▶ **ESTRATTO FORNITO**
-------------------------

Short Cuts America: il blog di Arnaldo Testi

Politica e storia degli Stati Uniti

Affrontare un attentatore e sopravvivergli: Teddy Roosevelt a Milwaukee nel 1912

Il 14 ottobre 1912, a Milwaukee, nel Wisconsin, guarda un po’ il caso, o il fato, o il disegno di qualcuno, proprio nella città dove da domani si terrà la convenzione nazionale repubblicana, fu Theodore Roosevelt ad affrontare un attentatore e a uscirne vivo. Con una teatralità e una sapienza mediatica che nulla ha da invidiare a quella di Donald Trump – e naturalmente tutti i possibili paragoni si fermano qui. 

Da repubblicano, Teddy Roosevelt era già stato presidente per quasi otto anni, lo era diventato da vice-presidente quando William McKinley fu assassinato nel 1901 da un anarchico polacco (in certe menti, la faccenda non era affatto chiara, chi c’era dietro quella strana successione?). Ora correva di nuovo per la Casa Bianca come candidato di un terzo partito indipendente, il Progressive Party. Poteva farlo perché ancora non c’era il divieto costituzionale che oggi lo vieterebbe, ma quelli erano tempi innocenti benché, come oggi, pieni di pistole e pistoleri. 

Bene, in quel giorno d’autunno di un anno elettorale elettrizzante (è in gioco la democrazia americana!, diceva Roosevelt, “Siamo a Armageddon e combattiamo per il Signore!”), durante un comizio, un tale John Schrank gli puntò contro una Colt .38.

E sparò, ferendolo al petto. 

Negli istanti frenetici e confusi che seguirono, Roosevelt esibì le sue virtù virili (avrebbe detto lui) di auto-controllo. In pubblico fu larger-than-life e generoso, tenne personalmente a distanza i presenti infuriati che chiedevano giustizia sommaria dello sparatore, urlò un perentorio “Fermatevi! Non voglio che gli si torca un capello”. In privato mostrò freddezza e  cinismo sotto stress. “Non m’importava che l’uomo venisse ucciso sull’istante, ma non ritenni saggio e opportuno permettere che venisse ucciso di fronte ai miei occhi, nel caso fossi sopravissuto”, scrisse settimane dopo a un amico. E soprattutto, pur ferito, insistette per tenere il discorso, assaporando la drammaticità del momento e, d’istinto, spremendone tutte le potenzialità per rifinire il suo personaggio e guadagnare simpatie alla sua causa. Nel modo consueto, e cioè negando che ciò minimamente gli importasse.

-------------------------

▶ **ELENCO ATTIVITÀ**
1. Rispondi a queste domande sull'estratto su Teddy Roosevelt a Milwaukee:
(a) In quale giorno e in quale città Roosevelt affrontò l'attentatore?
(b) Per quale partito si candidava Roosevelt alla Casa Bianca nel 1912?
(c) Con quale arma John Schrank gli sparò?
2. Ricopia identico il tratto delle righe di origine che va dalla riga contenente "this 250×188 image." fino alla riga contenente "damaged front bumper [21, 94, 70, 152]", entrambe incluse.
Le righe di origine non hanno alcun rapporto con l'estratto.

▶ **RIGHE DI ORIGINE**
-------------------------

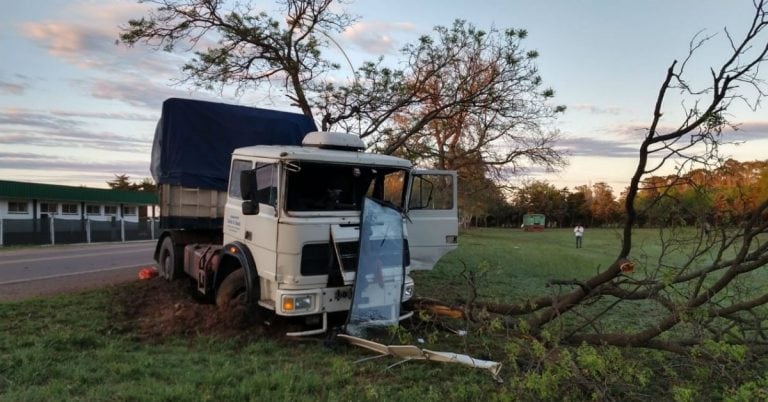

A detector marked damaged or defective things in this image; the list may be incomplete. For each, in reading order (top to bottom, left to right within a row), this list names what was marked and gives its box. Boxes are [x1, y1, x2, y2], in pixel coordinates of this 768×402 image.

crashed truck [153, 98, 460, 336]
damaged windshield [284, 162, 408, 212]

-------------------------

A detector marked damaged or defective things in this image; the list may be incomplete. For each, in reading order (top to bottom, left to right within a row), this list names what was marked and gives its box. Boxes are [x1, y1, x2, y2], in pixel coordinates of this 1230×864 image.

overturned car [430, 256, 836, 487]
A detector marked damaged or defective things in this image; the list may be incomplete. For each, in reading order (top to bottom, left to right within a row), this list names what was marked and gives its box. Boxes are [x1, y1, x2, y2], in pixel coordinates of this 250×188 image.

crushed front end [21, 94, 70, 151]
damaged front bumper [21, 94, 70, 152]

-------------------------

▶ **RISPOSTE ATTESE**
1.
(a) Il 14 ottobre 1912, a Milwaukee, nel Wisconsin.
(b) Per il Progressive Party, un terzo partito indipendente.
(c) Con una Colt .38.

2.
A detector marked damaged or defective things in this image; the list may be incomplete. For each, in reading order (top to bottom, left to right within a row), this list names what was marked and gives its box. Boxes are [x1, y1, x2, y2], in pixel coordinates of this 250×188 image.

crushed front end [21, 94, 70, 151]
damaged front bumper [21, 94, 70, 152]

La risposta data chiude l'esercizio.